**Task to complete**
Turn every line of the rows below into a JSON list of strings, one string per line, skipping blank lines. Leave out the picture lines.

**Records provided**

..............................

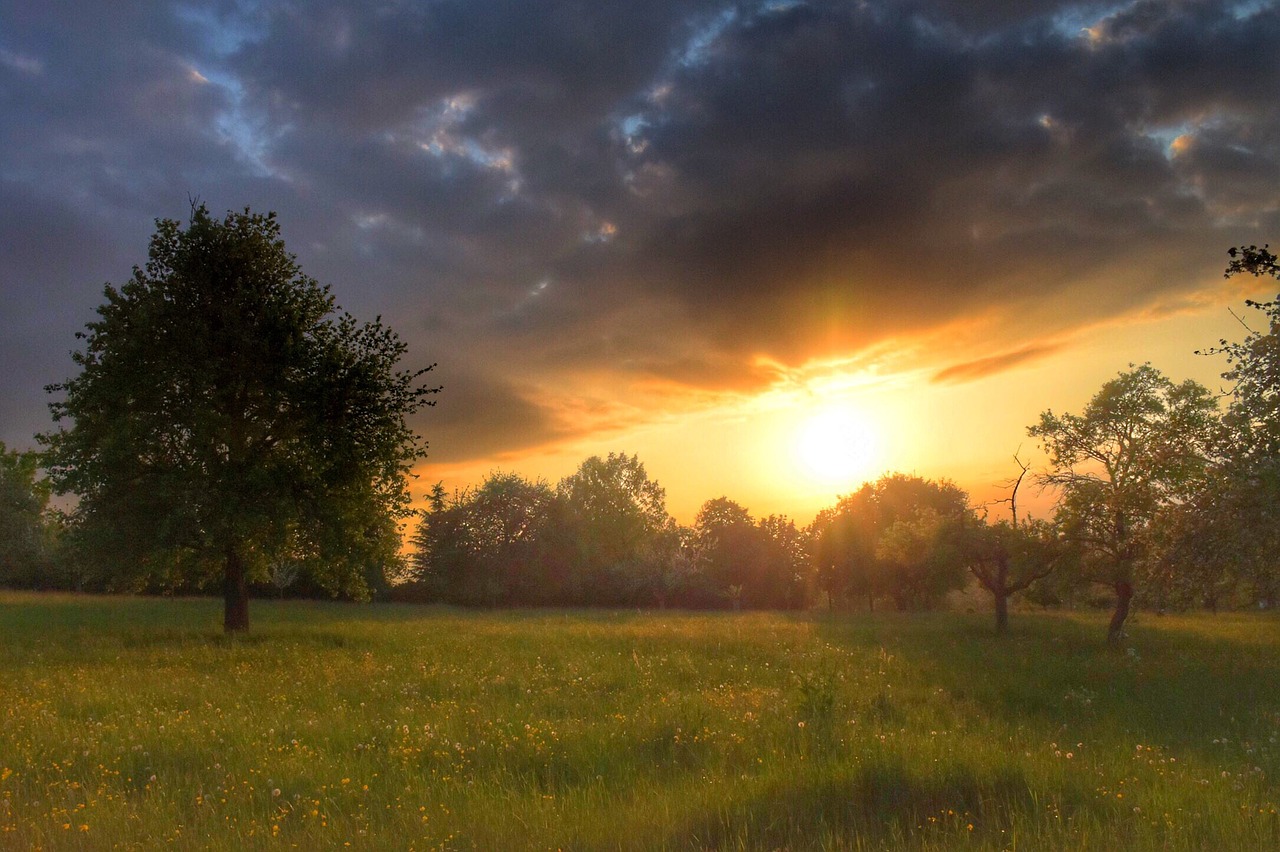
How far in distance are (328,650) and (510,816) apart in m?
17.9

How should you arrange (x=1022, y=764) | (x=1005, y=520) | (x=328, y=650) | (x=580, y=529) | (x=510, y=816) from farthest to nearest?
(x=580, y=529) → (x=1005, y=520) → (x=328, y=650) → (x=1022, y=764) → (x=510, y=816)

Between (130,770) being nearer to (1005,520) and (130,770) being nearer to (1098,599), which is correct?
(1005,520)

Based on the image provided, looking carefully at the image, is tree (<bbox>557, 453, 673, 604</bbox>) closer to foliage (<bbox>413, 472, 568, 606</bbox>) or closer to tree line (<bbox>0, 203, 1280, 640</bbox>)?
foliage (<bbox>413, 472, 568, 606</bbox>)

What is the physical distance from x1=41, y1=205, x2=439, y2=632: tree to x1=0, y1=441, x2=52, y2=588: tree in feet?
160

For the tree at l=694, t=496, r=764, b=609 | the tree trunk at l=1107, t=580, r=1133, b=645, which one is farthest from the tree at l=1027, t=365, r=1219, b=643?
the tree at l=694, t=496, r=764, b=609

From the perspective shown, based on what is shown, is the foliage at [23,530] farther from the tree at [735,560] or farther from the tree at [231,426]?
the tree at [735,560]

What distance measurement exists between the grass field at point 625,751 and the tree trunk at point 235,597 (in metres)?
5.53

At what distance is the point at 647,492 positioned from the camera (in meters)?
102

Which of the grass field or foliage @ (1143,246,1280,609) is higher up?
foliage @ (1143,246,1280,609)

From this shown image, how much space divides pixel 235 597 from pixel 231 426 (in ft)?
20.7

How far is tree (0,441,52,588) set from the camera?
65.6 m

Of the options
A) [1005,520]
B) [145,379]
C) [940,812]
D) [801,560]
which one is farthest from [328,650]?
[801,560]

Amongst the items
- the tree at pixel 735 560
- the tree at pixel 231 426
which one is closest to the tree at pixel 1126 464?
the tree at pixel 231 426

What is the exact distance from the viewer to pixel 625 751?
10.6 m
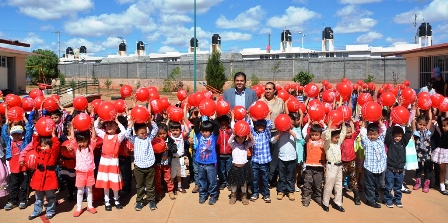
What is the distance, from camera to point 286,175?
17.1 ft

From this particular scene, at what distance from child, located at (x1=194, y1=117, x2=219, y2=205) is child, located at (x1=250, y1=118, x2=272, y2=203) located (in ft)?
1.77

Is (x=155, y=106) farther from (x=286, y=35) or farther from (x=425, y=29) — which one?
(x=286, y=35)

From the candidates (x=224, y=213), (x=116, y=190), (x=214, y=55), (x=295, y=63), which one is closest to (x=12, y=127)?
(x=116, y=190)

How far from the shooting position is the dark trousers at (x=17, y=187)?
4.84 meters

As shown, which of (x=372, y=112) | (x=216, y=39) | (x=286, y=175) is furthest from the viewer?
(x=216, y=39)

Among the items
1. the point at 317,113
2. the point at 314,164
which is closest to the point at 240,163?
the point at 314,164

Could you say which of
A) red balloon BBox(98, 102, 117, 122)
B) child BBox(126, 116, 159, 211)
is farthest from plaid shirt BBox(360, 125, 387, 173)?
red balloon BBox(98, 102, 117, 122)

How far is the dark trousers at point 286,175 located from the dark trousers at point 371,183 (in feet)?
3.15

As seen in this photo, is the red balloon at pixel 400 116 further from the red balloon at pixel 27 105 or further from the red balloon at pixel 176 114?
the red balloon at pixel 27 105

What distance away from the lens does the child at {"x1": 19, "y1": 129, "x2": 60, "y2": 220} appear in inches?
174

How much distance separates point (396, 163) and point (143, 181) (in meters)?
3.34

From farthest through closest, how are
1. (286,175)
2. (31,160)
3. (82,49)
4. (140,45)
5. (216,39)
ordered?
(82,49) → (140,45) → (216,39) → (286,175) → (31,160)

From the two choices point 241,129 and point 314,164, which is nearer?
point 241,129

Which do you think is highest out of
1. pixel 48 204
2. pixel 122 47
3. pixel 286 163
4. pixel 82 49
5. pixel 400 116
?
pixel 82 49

..............................

**Answer to this exercise**
[
  "How far in distance are (328,650) and (510,816) apart in m?",
  "17.9",
  "How should you arrange (x=1022, y=764) | (x=1005, y=520) | (x=328, y=650) | (x=580, y=529) | (x=510, y=816) from farthest to nearest?",
  "(x=580, y=529) → (x=1005, y=520) → (x=328, y=650) → (x=1022, y=764) → (x=510, y=816)",
  "Between (130,770) being nearer to (1005,520) and (130,770) being nearer to (1098,599), which is correct?",
  "(1005,520)",
  "Based on the image provided, looking carefully at the image, is tree (<bbox>557, 453, 673, 604</bbox>) closer to foliage (<bbox>413, 472, 568, 606</bbox>) or closer to tree line (<bbox>0, 203, 1280, 640</bbox>)?",
  "foliage (<bbox>413, 472, 568, 606</bbox>)",
  "What is the physical distance from x1=41, y1=205, x2=439, y2=632: tree to x1=0, y1=441, x2=52, y2=588: tree in feet?",
  "160",
  "For the tree at l=694, t=496, r=764, b=609 | the tree trunk at l=1107, t=580, r=1133, b=645, which one is farthest from the tree at l=1027, t=365, r=1219, b=643?",
  "the tree at l=694, t=496, r=764, b=609",
  "From the perspective shown, based on what is shown, is the foliage at [23,530] farther from the tree at [735,560] or farther from the tree at [231,426]?",
  "the tree at [735,560]",
  "What distance measurement exists between the grass field at point 625,751 and the tree trunk at point 235,597 (in metres)?",
  "5.53",
  "At what distance is the point at 647,492 positioned from the camera (in meters)?",
  "102",
  "Which of the grass field or foliage @ (1143,246,1280,609) is higher up?",
  "foliage @ (1143,246,1280,609)",
  "From this shown image, how much space divides pixel 235 597 from pixel 231 426 (in ft)?",
  "20.7",
  "How far is tree (0,441,52,588) set from the camera?",
  "65.6 m",
  "Of the options",
  "A) [1005,520]",
  "B) [145,379]",
  "C) [940,812]",
  "D) [801,560]",
  "which one is farthest from [328,650]?",
  "[801,560]",
  "Amongst the items",
  "- the tree at pixel 735 560",
  "- the tree at pixel 231 426",
  "which one is closest to the tree at pixel 1126 464?",
  "the tree at pixel 231 426",
  "What is the exact distance from the viewer to pixel 625 751?",
  "10.6 m",
  "What is the distance, from camera to point 286,175?",
  "17.1 ft",
  "From this particular scene, at what distance from child, located at (x1=194, y1=117, x2=219, y2=205) is child, located at (x1=250, y1=118, x2=272, y2=203) located (in ft)?",
  "1.77",
  "Is (x=155, y=106) farther from (x=286, y=35) or farther from (x=425, y=29) — which one?",
  "(x=286, y=35)",
  "From the candidates (x=224, y=213), (x=116, y=190), (x=214, y=55), (x=295, y=63), which one is closest to (x=12, y=127)?",
  "(x=116, y=190)",
  "How far from the shooting position is the dark trousers at (x=17, y=187)?",
  "4.84 meters",
  "As shown, which of (x=372, y=112) | (x=216, y=39) | (x=286, y=175) is furthest from the viewer?",
  "(x=216, y=39)",
  "Among the items",
  "1. the point at 317,113",
  "2. the point at 314,164",
  "which is closest to the point at 240,163?",
  "the point at 314,164",
  "Could you say which of",
  "A) red balloon BBox(98, 102, 117, 122)",
  "B) child BBox(126, 116, 159, 211)",
  "is farthest from plaid shirt BBox(360, 125, 387, 173)?",
  "red balloon BBox(98, 102, 117, 122)",
  "How far is the dark trousers at point 286,175 located from the dark trousers at point 371,183 (in feet)?",
  "3.15",
  "As seen in this photo, is the red balloon at pixel 400 116 further from the red balloon at pixel 27 105 or further from the red balloon at pixel 176 114?",
  "the red balloon at pixel 27 105",
  "What distance away from the lens does the child at {\"x1\": 19, \"y1\": 129, \"x2\": 60, \"y2\": 220} appear in inches?",
  "174",
  "How much distance separates point (396, 163) and point (143, 181) (in meters)?",
  "3.34",
  "From farthest through closest, how are",
  "1. (286,175)",
  "2. (31,160)",
  "3. (82,49)",
  "4. (140,45)",
  "5. (216,39)",
  "ordered?",
  "(82,49) → (140,45) → (216,39) → (286,175) → (31,160)",
  "From the two choices point 241,129 and point 314,164, which is nearer?",
  "point 241,129",
  "Which do you think is highest out of",
  "1. pixel 48 204",
  "2. pixel 122 47",
  "3. pixel 286 163",
  "4. pixel 82 49",
  "5. pixel 400 116",
  "?",
  "pixel 82 49"
]